Right now we are using SQLite as a database for the application. And default location is /var/lib/aana_data. The problem we encountered is that the project didn't have access to /var/lib directory. I've changed it to /tmp/aana_data/db.sqlite but it didn't work either because /tmp/aana_data directory didn't exist. We changed it to /tmp/aana_db.sqlite and it worked. Ideally, the database should be stored in a persistent volume so the data is not lost when the pod is restarted. But for testing purposes, it's fine to use a temporary directory.

SQL migrations running multiple times

The problem we've encountered is that when we deployed the Aana application, it tried to run migrations multiple times leading to table media already exists error. That happened because the Aana application is deployed as multiple Ray applications and each of them tried to run the migrations. We would suggest changing it so the migrations are run only once by the application that deploys the request handler.

Shared storage

We already discussed before that we store some files on the local disk that will not be accessible from other nodes in the cluster. We ran into this problem when we tried to deploy the application on a multi-node cluster.

The solution would be to use a shared storage like NFS. This is a recommendation from the Ray documentation. GKE has Filestore that can be used as a shared storage.

OCI specific problems

We had a lot of issues with OCI and had to switch to GCP to make it work. We will list some of the problems We encountered.

Ephemeral storage

The first problem was with the ephemeral storage. The default disk size on Oracle Cloud (OCI) is 50GB and only ~30GB is available for the application. And it was not enough for the application to deploy. We had to increase the disk size to 100GB to make it work.

The problem with OCI is that you need to resize the disk "manually" using oci-growfs command as explained in the documentation. It probably can be automated using Terraform or Ansible but it's an additional step that needs to be done and you have to be aware of it if you want to deploy the application on OCI.

Pods don't have access to the internet

The second problem was that the pods didn't have access to the internet. We have no idea what was the problem but out-of-the-box pods didn't have access to the internet. We weren't able to find a solution to this problem and we had to switch to GCP to make it work.

Actionable items

  • Create a few base images for Aana so they can be used directly in the Kubernetes setup and Dockerfiles. We can use ray as a base image and add aana and all other dependencies to it. We would have to add quite a few images to support different versions of Ray, Aana, Python, and Cuda. But we can start with a few most popular combinations and add more if needed. Docker Hub is free for public images so we can use it to host the images there at no additional cost. Building the images can be automated using GitHub Actions but that will add an additional cost for the build minutes on GitHub.

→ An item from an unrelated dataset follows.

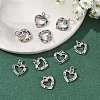 SHEGRACE Valentine's Day Brass Colorful Cubic Zirconia Charms XGRQ3P059-570P-4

  • Change the database location to /tmp/aana_db.sqlite so it works out of the box. Ideally, the database should be stored in a persistent volume so the data is not lost when the pod is restarted. But for testing purposes, it's fine to use a temporary directory.

  • Change the migrations so they are run only once by the application that deploys the request handler.

  • Decide on the shared storage solution. We either say that the application should be using a shared storage like NFS or we need to find a way to make it work without shared storage.